Sangre de Muerdago: A Chamada da Néboa

Republished because love and cooperation is what we all need right now:

When you want to see international cooperation in action, look to music. Asia Kindred Moore (American harpist), Georg Börner from Germany, playing a Swedish Nyckelharpa, Erich Heimansberg (German flute player) and Pablo Ursusson, Galician songwriter and singer, sing in Galego, the language of Pablo’s home. Together they make up Sangre de Muerdago. And when the American and the Germans need to harmonise with Pablo in Galego, they do, just fine. This song is called A Chamada da Néboa/The Call of the Mist:

It’s often misty and always very, very green in Galicia.  Green is the heartbeat of Sangre de Muerdago’s music.

The green Galician landscape and the people moving through it shaped and continue to shape the words of Galego. And when the Romans arrived, bringing the language they’d forged to suit their own sunny homeland, little by little the local landscape and the local people added a green shade.

As E.B. White put it:

“The living language is like a cow path: it is the creation of the cows themselves who, having created it, follow it or depart from it according to their whims or their needs. From daily use the cow path undergoes change. A cow is under no obligation to stay”

When your landscape is a landscape of mossy rocks, you keep your own soft, rounded word for ‘stone’: croio, rather than adopting the sharper Latin petra, born as it was in the dry, volcanic landscape of Ancient Rome.  That sound picture of close-together, pointy ‘p’ and ‘t’ sounds just don’t fit what you see around you in green Galicia. So you keep croio for family and friends, and when you have to speak to the Roman invaders, you use their word but soften it, rubbing the sharp edges off the central ‘t’ and turning it into a smoother ‘d’. To suit the world around you, while co-existing with people who’ve brought their own landscape with them in the shape of their words. The longer the Romans lived in Galicia, the more likely it would be that their own word, petram, born of a sunny, faraway city built on volcanic rock, would have reshaped and softened and rounded, little by little, to suit the pedra they saw around them.

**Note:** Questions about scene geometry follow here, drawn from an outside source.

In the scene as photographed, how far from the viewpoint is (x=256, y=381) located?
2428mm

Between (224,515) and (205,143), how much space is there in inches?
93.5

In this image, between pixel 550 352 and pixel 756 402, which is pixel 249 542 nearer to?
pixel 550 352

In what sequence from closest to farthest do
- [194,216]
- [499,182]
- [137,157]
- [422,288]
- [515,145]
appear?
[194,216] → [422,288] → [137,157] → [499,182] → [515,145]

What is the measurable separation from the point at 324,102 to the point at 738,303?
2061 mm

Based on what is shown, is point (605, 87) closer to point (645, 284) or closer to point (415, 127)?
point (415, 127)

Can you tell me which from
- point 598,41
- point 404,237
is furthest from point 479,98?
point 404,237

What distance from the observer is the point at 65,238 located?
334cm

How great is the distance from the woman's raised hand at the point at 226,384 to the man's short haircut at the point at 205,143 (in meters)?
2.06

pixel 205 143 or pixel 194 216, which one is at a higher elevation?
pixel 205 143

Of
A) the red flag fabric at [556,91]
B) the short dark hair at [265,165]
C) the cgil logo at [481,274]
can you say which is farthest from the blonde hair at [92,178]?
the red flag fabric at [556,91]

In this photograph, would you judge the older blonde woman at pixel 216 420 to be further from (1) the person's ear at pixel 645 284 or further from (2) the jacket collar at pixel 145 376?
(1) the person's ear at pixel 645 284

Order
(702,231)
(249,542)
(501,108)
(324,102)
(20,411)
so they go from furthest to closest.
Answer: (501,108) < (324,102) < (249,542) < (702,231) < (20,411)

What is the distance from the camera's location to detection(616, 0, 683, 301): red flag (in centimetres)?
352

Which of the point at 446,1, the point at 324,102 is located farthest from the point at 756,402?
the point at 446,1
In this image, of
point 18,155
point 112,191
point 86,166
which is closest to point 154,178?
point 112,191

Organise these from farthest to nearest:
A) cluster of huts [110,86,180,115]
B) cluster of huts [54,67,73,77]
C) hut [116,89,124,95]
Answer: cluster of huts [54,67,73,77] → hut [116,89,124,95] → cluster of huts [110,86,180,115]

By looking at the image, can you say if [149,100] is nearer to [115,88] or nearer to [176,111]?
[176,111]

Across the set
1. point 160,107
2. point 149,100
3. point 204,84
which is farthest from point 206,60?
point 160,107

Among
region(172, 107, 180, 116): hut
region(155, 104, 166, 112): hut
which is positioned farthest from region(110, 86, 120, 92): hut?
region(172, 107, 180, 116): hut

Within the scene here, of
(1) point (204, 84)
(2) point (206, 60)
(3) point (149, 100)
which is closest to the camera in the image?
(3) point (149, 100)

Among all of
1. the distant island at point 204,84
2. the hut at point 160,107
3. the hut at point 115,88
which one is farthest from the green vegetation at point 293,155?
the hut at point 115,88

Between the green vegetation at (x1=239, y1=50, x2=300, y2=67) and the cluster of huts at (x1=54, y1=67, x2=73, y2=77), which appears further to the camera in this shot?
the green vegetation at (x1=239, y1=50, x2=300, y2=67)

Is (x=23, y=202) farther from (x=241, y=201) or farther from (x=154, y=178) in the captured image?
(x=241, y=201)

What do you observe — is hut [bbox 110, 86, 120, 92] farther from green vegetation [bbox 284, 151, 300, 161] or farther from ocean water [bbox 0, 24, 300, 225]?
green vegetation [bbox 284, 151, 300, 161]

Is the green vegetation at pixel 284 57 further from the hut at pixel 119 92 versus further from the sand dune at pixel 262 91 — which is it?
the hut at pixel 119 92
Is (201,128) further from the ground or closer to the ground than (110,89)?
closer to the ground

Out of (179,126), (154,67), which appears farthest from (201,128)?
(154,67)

There comes a point when the green around you suffuses the words that survive. And a point when the origins of a word become irrelevant. Pedra is no longer an invader word. It’s an official member of the Galego word-hoard. The softening of the central consonant rebalances the word, the reshaping softens the ‘p‘ consonant. Where petra was too swift and sharp for Galicia, pedra is a slower, rounder, heavier sound. A sound that suits a land of moss and mountains.

Dolmen de Axeitos

The pedra/rock of the Galician countryside is one thing when it’s left or rearranged in the living wild and quite another thing when it’s hewn and forced into monastery/prison walls. The strength of stone becomes a cold, barren force. Celso Emilio Ferreiro is one of the most famous Galician poets and Longa Noite de Pedra/Long Night of Stone is one of his most famous poems. Pablo introduces the poem in English and tells you just enough about its chilling birth to give you an extra level of respect for the poet, the poem, the Galician people and the rebellious survival of their language:

Why write about a Galician band on a blog about singing in English? Because, at the heart of all music is the human heart. Pablo Ursusson lays his heart bare when he sings. The emotion he expresses transcends language. It touches you, just as English songwords touch the hearts of listeners all over the world, whether they speak English or not. When you sing from the heart in any language, the words are the icing on the cake. They’re not the cake itself.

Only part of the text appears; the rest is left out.